Para cúmulo, Sokal procura minimizar o alcance de sua própria crítica, afirmando que só atacou uma minoria. Mas como explicar que a crítica a uma fração minoritária tenha provocado tamanha celeuma senão por essa fração ser representativa do todo? Sokal admite que seu artigo citava um rol de bobagens ditas ''por proeminentes intelectuais'' _e ninguém é proeminente por receber somente o aplauso da minoria. Derrida, Foucault, Lyotard, Lacan, Deleuze não são objetos de culto de um miúdo igrejório provinciano: são ídolos da ''intelligentsia'' mundial. Ridicularizados, comprometem necessariamente a falsa imagem de respeitabilidade intelectual da esquerda como um todo. Não há escapatória.

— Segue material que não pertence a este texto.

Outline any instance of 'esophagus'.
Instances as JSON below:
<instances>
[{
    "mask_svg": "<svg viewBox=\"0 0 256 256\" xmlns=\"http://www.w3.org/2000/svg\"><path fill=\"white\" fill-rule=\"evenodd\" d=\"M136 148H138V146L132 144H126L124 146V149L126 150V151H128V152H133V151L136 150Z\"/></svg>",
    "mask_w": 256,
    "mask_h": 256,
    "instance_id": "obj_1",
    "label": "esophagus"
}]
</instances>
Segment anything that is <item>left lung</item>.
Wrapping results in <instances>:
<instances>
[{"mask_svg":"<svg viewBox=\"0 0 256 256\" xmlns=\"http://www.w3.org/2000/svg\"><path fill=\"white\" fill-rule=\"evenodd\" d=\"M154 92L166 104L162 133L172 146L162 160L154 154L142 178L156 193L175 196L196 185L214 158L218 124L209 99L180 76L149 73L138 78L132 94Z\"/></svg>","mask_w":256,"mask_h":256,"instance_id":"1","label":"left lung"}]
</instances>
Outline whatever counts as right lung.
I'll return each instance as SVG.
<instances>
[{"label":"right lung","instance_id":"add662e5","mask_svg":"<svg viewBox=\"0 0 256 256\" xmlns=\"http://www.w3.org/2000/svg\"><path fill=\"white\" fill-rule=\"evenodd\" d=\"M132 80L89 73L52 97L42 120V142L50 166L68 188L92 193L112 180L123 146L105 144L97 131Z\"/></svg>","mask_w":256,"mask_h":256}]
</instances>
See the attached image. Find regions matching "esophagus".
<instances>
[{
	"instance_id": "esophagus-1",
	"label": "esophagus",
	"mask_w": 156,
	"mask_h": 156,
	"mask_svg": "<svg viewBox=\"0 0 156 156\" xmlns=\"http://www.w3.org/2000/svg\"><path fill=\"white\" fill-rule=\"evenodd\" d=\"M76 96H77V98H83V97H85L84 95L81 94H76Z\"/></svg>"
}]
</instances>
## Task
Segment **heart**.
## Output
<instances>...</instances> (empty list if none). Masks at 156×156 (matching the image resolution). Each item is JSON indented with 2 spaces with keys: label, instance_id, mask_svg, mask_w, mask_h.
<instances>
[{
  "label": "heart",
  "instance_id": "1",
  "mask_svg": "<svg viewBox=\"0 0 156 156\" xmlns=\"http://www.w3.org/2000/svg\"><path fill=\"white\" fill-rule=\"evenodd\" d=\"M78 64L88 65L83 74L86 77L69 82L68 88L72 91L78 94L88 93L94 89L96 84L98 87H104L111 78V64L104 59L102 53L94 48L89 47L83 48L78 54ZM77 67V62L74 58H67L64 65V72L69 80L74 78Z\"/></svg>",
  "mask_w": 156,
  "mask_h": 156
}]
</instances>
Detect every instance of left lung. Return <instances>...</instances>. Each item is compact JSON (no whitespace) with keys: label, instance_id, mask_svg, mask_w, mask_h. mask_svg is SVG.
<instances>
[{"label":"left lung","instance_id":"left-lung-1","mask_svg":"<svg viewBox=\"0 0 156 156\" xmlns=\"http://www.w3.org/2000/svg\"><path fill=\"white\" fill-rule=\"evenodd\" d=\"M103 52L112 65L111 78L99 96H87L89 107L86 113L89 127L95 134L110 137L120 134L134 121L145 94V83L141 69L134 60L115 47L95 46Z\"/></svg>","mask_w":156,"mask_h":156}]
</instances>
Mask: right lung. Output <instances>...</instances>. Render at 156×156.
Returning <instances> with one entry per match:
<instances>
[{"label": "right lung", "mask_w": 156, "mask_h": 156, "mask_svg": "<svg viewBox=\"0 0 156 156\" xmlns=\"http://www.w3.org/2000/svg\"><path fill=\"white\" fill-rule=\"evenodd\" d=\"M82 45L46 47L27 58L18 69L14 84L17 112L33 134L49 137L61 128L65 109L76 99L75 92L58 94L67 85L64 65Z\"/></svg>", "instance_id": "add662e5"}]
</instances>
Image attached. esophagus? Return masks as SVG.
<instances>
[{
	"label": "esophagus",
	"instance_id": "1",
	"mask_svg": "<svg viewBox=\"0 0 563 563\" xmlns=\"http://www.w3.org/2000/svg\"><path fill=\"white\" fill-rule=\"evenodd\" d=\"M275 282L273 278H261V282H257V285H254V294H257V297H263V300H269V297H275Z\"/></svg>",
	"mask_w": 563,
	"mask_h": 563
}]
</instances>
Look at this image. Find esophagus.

Sokal poderia ter preservado ao menos sua própria respeitabilidade, se não mostrasse ter a tradicional propensão da esquerda a julgar seus atos apenas pelas intenções alegadas, pulando fora da responsabilidade pelos efeitos reais, por mais previsíveis que sejam. Mas ele preferiu superar, como humorista involuntário, seus dons de parodista. Pois o ar de inocência com que um autor de paródia declara não ter tido intenção de ridículo faria dele um autêntico ''pince-sans-rire'', se não soubéssemos que ele acredita no que diz, e que, no caso, acreditar no que diz é admitir que não sabe o que faz.
Olavo de Carvalho, 49, jornalista, é autor de ''O Jardim das Aflições: Ensaio sobre o Materialismo e a Religião Civil'' e de ''O Imbecil Coletivo: Atualidades Inculturais Brasileiras''.